(Rows taken from a collection)

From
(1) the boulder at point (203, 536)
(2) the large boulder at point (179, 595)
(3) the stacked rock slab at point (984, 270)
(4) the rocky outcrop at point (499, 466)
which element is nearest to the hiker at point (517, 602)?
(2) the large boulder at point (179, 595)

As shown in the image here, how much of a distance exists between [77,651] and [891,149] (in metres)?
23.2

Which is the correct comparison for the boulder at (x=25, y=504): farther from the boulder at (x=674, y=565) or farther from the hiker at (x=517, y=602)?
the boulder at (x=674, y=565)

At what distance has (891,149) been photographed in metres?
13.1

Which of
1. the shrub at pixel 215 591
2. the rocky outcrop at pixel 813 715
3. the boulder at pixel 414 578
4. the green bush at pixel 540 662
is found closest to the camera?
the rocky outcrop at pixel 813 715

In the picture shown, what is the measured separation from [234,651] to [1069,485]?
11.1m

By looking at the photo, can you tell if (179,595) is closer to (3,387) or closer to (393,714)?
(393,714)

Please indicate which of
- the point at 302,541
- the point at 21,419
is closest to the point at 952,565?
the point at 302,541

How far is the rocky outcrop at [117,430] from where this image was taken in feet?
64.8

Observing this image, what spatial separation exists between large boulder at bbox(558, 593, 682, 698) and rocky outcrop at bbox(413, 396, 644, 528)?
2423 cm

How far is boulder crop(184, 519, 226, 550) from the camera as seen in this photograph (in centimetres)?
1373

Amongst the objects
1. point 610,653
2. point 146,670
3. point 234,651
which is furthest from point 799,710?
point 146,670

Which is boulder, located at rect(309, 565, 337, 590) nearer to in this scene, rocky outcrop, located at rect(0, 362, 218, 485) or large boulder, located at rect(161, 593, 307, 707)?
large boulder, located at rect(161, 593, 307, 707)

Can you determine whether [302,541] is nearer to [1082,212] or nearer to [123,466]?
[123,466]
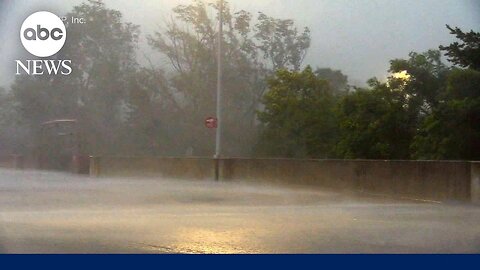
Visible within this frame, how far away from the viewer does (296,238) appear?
11242mm

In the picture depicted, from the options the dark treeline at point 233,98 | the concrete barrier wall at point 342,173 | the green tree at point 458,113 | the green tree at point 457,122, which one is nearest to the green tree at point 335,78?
the dark treeline at point 233,98

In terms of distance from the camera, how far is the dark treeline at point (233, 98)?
2747 cm

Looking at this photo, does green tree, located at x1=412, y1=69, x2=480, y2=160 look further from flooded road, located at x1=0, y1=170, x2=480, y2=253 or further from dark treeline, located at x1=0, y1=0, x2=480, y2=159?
flooded road, located at x1=0, y1=170, x2=480, y2=253

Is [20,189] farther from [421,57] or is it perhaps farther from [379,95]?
[421,57]

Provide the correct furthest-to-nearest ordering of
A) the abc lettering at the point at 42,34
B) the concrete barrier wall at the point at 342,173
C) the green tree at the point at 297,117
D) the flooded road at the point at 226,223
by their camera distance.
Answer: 1. the green tree at the point at 297,117
2. the concrete barrier wall at the point at 342,173
3. the abc lettering at the point at 42,34
4. the flooded road at the point at 226,223

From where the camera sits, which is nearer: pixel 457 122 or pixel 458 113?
pixel 458 113

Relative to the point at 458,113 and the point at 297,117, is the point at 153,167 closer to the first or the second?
the point at 297,117

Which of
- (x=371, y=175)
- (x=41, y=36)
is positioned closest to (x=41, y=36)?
(x=41, y=36)

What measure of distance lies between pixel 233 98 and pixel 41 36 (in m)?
21.9

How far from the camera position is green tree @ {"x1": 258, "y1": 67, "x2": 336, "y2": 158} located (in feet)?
102

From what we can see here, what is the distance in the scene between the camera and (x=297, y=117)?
103 ft

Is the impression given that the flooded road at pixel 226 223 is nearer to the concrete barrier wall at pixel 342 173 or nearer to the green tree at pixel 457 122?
the concrete barrier wall at pixel 342 173

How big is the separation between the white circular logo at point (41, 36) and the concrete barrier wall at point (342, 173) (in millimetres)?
9640

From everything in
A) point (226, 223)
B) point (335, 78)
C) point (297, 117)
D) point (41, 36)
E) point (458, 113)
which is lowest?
point (226, 223)
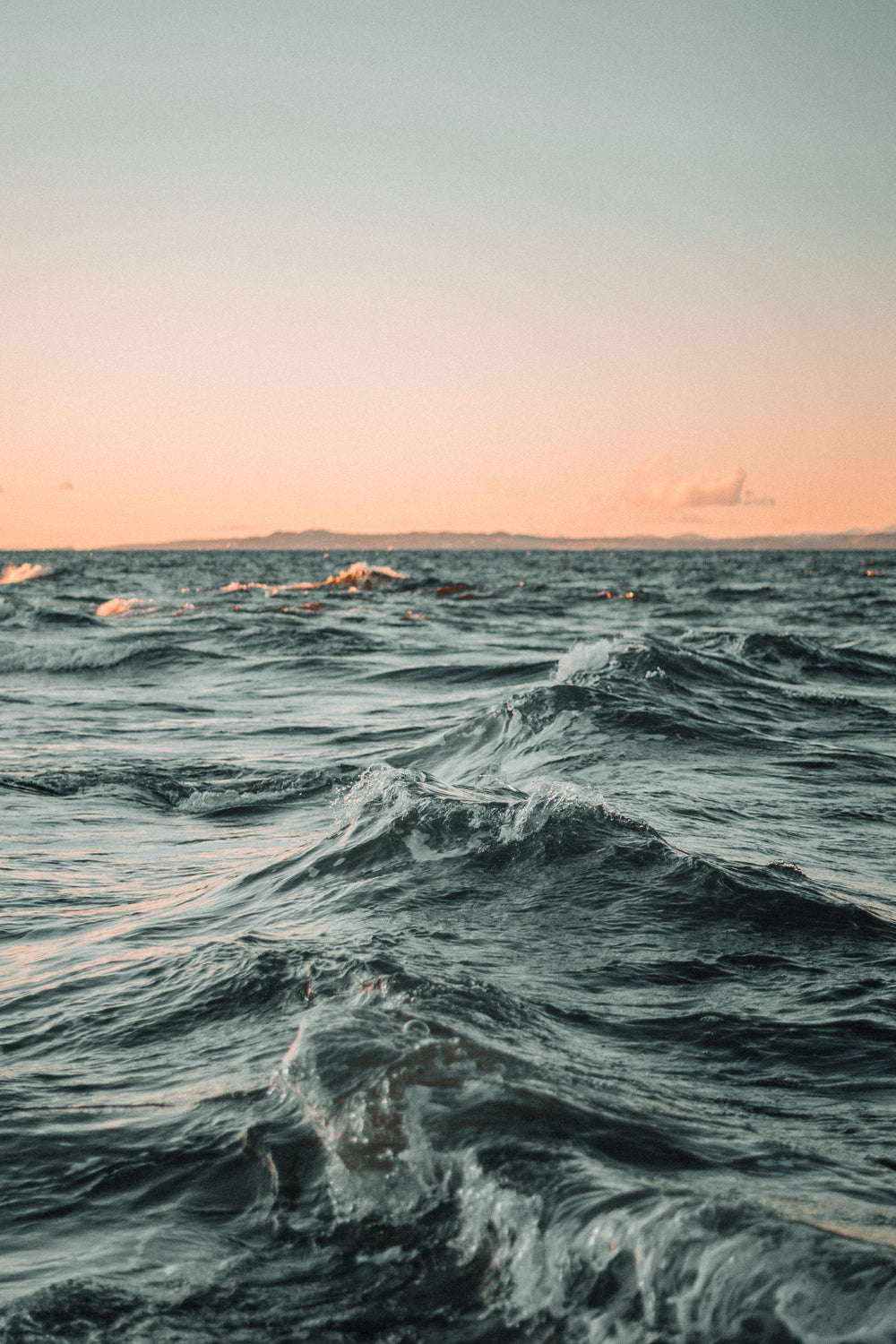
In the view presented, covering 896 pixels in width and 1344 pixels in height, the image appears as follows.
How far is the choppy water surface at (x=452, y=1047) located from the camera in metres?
2.32

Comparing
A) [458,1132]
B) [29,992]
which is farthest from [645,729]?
[458,1132]

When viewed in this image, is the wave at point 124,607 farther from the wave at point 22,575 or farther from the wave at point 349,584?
the wave at point 22,575

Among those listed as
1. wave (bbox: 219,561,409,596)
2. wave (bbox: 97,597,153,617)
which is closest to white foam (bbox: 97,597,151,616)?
wave (bbox: 97,597,153,617)

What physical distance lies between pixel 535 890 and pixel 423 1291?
2.90 metres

→ **Work to do**: Rewrite the rows from the line containing "Among those listed as" through the end of the rows, inclusive, keeping every request word for word. In the answers only, multiply every number, such as bounding-box values and distances, by 1.5 and round to the original number of decimal places, with halves rounded up.

→ **Result below**:
Among those listed as
1. wave (bbox: 219,561,409,596)
2. wave (bbox: 97,597,153,617)
which is closest to white foam (bbox: 97,597,151,616)?
wave (bbox: 146,896,230,926)

What physical distance lies between pixel 535 890 and pixel 423 1291?
4.35 metres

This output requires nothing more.